### Trecho

=======

Em Strange mercy, Annie Clark não abandona os limites do conto de fadas. No entanto, ele se torna mais assombrado e neurótico, como num mashup de A bela e a fera com De olhos bem fechados. Tensão sexual (para toda a família).

Estamos no terceiro disco de Clark. E a impressão, agora muito clara, é de que ela decidiu demarcar uma trajetória, “assinar” a própria história. E, se essa trilha ainda não me parece exatamente singular, já mostra coerência tanto na sonoridade quanto nos temas que a cantora vai acumulando, reiterando.

Juntos, a começar por Marry me (2007), os discos vão narrando uma trama, que parece se tornar progressivamente mais pessoal (se bem que são sempre misteriosas as diferenças entre a personagem St. Vincent e a pessoa Annie Clark). É um disco, aparentemente, de “confissões”, de “descobertas íntimas”, sobre uma mulher em embate com o mundo, sobre histórias de amor que não se realizam, sobre culpa e frustração — a primeira faixa se chama Chloe in the afternoon, que foi o título em inglês para o Amor à tarde, conto moral de Eric Rohmer.

O script de Strange mercy, portanto, vai provocar as comparações inevitáveis com os, digamos, “thrillers psicológicos” de outras cantoras agoniadíssimas, como Aimee Mann (à frente de todas elas), Fiona Apple, Emily Haines. Há canções do disco, como Cheerleader e a faixa-título, que poderiam ter sido gravadas por qualquer uma delas. Há clichês do rock de “mulheres livres em crise” que St. Vincent segue, mesmo que inconscientemente.

=======

### Registros fornecidos
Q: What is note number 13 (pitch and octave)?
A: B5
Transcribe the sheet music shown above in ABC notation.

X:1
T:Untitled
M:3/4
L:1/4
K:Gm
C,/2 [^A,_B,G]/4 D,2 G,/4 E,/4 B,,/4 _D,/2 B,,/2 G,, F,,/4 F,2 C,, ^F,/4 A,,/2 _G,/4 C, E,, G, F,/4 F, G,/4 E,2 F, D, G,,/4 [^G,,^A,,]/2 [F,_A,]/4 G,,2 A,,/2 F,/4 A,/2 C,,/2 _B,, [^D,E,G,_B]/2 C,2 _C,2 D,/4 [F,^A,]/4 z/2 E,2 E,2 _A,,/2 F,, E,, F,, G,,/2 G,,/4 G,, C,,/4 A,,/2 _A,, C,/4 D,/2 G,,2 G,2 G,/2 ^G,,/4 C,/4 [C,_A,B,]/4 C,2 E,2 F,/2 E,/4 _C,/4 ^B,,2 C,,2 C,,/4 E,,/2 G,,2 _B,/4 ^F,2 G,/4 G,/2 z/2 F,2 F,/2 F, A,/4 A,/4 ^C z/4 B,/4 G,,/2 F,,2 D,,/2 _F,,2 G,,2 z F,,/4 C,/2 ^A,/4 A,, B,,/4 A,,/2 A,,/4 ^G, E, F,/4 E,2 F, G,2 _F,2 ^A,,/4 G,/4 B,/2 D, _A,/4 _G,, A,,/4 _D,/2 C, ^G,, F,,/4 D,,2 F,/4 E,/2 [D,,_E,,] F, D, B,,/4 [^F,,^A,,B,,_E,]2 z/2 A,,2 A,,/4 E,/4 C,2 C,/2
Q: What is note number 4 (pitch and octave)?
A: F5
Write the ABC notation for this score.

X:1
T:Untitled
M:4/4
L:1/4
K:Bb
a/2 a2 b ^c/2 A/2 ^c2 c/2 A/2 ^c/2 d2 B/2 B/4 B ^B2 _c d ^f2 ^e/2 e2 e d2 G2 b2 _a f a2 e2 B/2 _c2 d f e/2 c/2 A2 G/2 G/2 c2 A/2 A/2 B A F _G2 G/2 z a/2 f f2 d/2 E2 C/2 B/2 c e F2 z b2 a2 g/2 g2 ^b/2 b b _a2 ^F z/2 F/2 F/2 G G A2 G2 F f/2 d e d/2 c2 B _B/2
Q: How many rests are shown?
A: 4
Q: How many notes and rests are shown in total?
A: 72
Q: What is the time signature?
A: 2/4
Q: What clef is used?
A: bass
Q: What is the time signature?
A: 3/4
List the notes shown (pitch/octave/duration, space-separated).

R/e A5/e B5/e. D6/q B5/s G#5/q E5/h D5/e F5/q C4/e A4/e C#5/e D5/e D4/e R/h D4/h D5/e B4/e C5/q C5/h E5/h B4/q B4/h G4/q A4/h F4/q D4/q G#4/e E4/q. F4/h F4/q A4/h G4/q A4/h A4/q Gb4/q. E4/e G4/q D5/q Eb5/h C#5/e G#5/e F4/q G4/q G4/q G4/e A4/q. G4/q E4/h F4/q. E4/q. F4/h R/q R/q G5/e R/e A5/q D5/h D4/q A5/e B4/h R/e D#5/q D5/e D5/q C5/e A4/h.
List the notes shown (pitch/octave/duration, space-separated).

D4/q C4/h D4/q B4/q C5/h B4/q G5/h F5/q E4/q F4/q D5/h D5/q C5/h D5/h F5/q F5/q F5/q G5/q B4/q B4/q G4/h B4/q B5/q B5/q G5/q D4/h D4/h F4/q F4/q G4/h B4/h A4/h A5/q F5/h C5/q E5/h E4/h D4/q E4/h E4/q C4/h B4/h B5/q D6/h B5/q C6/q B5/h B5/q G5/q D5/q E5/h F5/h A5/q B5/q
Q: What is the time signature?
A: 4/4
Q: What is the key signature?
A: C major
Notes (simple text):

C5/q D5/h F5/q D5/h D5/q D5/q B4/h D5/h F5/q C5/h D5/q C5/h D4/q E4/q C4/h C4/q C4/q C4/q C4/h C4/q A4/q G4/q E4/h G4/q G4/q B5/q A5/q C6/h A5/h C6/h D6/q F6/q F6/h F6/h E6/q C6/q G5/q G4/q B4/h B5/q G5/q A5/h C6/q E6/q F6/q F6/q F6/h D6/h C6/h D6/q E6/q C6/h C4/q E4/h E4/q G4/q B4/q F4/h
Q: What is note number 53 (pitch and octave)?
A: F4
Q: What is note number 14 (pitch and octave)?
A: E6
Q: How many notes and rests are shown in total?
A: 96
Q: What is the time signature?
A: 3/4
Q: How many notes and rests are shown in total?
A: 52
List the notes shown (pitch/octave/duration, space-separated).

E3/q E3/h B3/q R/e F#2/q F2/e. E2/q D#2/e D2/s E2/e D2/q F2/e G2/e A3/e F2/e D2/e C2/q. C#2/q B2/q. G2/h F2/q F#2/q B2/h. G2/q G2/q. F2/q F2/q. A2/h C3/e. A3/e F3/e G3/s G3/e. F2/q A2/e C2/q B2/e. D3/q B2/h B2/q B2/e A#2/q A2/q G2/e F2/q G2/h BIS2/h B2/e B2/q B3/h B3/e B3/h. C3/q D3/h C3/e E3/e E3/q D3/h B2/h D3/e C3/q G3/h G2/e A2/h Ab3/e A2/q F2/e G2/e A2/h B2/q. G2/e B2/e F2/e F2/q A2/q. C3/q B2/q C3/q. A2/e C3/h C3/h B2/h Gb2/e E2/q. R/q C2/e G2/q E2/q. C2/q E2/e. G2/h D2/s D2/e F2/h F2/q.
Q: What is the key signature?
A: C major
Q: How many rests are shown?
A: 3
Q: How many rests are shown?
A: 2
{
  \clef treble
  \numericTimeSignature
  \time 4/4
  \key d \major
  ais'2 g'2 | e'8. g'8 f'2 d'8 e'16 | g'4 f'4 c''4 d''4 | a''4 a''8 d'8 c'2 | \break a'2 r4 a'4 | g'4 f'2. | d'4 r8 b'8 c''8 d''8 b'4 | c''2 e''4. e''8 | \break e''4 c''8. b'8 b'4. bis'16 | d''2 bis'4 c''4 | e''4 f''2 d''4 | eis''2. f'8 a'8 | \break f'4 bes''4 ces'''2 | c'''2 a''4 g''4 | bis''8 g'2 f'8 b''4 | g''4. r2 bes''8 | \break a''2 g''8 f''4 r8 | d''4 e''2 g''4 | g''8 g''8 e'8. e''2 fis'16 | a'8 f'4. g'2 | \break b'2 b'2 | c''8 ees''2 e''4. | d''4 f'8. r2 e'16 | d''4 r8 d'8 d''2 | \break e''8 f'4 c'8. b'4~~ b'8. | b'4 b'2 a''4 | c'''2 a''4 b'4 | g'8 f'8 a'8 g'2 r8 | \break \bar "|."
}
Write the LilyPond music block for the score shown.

=======

Reescreva de forma mais curta o parágrafo do trecho que começa com “Juntos, a começar por Marry me”, preservando seus fatos principais.

### Resposta à tarefa
Desde Marry me (2007), os discos contam juntos uma trama cada vez mais pessoal, embora a diferença entre a personagem St. Vincent e a pessoa Annie Clark siga misteriosa. Este parece um disco de “confissões” sobre uma mulher em conflito com o mundo, amores que não se realizam, culpa e frustração. A primeira faixa, Chloe in the afternoon, leva o título em inglês de Amor à tarde, conto moral de Eric Rohmer.